======== TEXTO DEL DOCUMENTO ========
El
oro de los tontos
Muchos
gambusinos, hombres que abandonaron todo en busca de oro y riquezas, fracasaron
en su empeño. Deslumbrados por el falso brillo, no advirtieron que era pirita y
no oro su hallazgo.
La verdadera genialidad
no refulge, como sí chillonamente las burdas imitaciones del oro. No
resplandece. La brillantez solo subyace en la belleza incalculable de las
respuestas bienintencionadas y en la humildad de quien las ofrece. En cambio,
la mediocridad se nutre del resentimiento viscoso de la escoria humana y la
necesidad de la loa y la adulación. Tristemente, mientras unos llevan una vida
sin el ruido de los lujos y la aclamación de sus iguales, otros no solo venden
su alma al diablo por estas bagatelas, sino que ceban sus egos como el granjero
al puerco que matará el sábado.
======== MATERIAL PROPORCIONADO ========
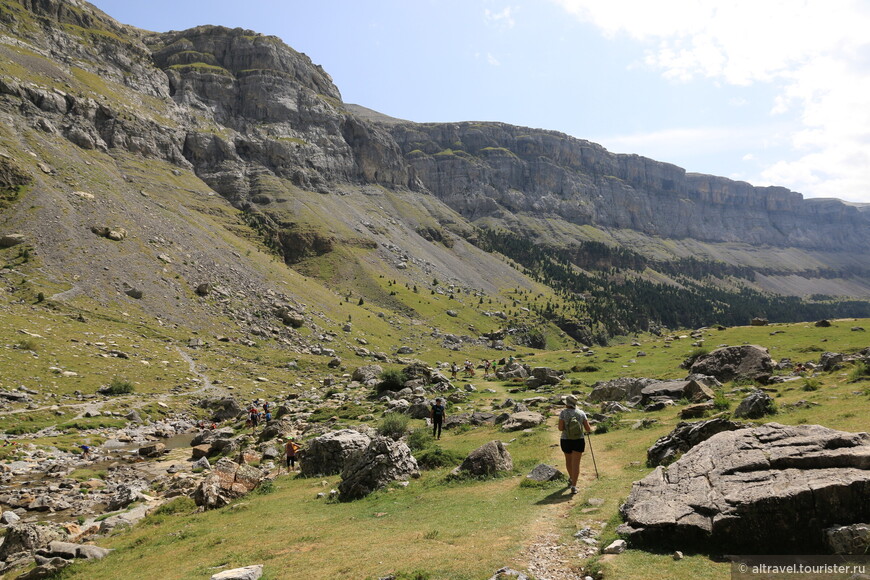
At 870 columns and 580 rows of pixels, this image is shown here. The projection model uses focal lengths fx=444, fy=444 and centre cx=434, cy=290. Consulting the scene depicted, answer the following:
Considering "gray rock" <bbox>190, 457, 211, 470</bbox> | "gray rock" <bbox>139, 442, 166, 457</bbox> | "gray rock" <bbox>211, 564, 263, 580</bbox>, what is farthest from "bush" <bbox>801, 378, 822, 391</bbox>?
"gray rock" <bbox>139, 442, 166, 457</bbox>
========
-- TAREAS REQUERIDAS --
a) Responde estas preguntas sobre el texto del oro de los tontos, una por línea:
(i) ¿Qué hallaron los gambusinos en vez de oro?
(ii) ¿En qué subyace la brillantez?
(iii) ¿De qué se nutre la mediocridad?
b) Indica si cada afirmación concuerda con el texto del oro de los tontos y cita las palabras que lo deciden:
(i) Muchos gambusinos fracasaron en su empeño.
(ii) La verdadera genialidad resplandece.
(iii) El granjero matará al puerco el domingo.
c) Reproduce el fragmento del texto del oro de los tontos que empieza con "La verdadera genialidad" y continúa hasta "matará el sábado.", y escribe "vulgaridad" donde dice "mediocridad".

-- RESPUESTAS FINALES --
a)
(i) Hallaron pirita.
(ii) Subyace en la belleza incalculable de las respuestas bienintencionadas y en la humildad de quien las ofrece.
(iii) Se nutre del resentimiento viscoso de la escoria humana y de la necesidad de la loa y la adulación.

b)
(i) Sí: "fracasaron en su empeño"
(ii) No: "No resplandece."
(iii) No: "al puerco que matará el sábado"

c)
La verdadera genialidad
no refulge, como sí chillonamente las burdas imitaciones del oro. No
resplandece. La brillantez solo subyace en la belleza incalculable de las
respuestas bienintencionadas y en la humildad de quien las ofrece. En cambio,
la vulgaridad se nutre del resentimiento viscoso de la escoria humana y la
necesidad de la loa y la adulación. Tristemente, mientras unos llevan una vida
sin el ruido de los lujos y la aclamación de sus iguales, otros no solo venden
su alma al diablo por estas bagatelas, sino que ceban sus egos como el granjero
al puerco que matará el sábado.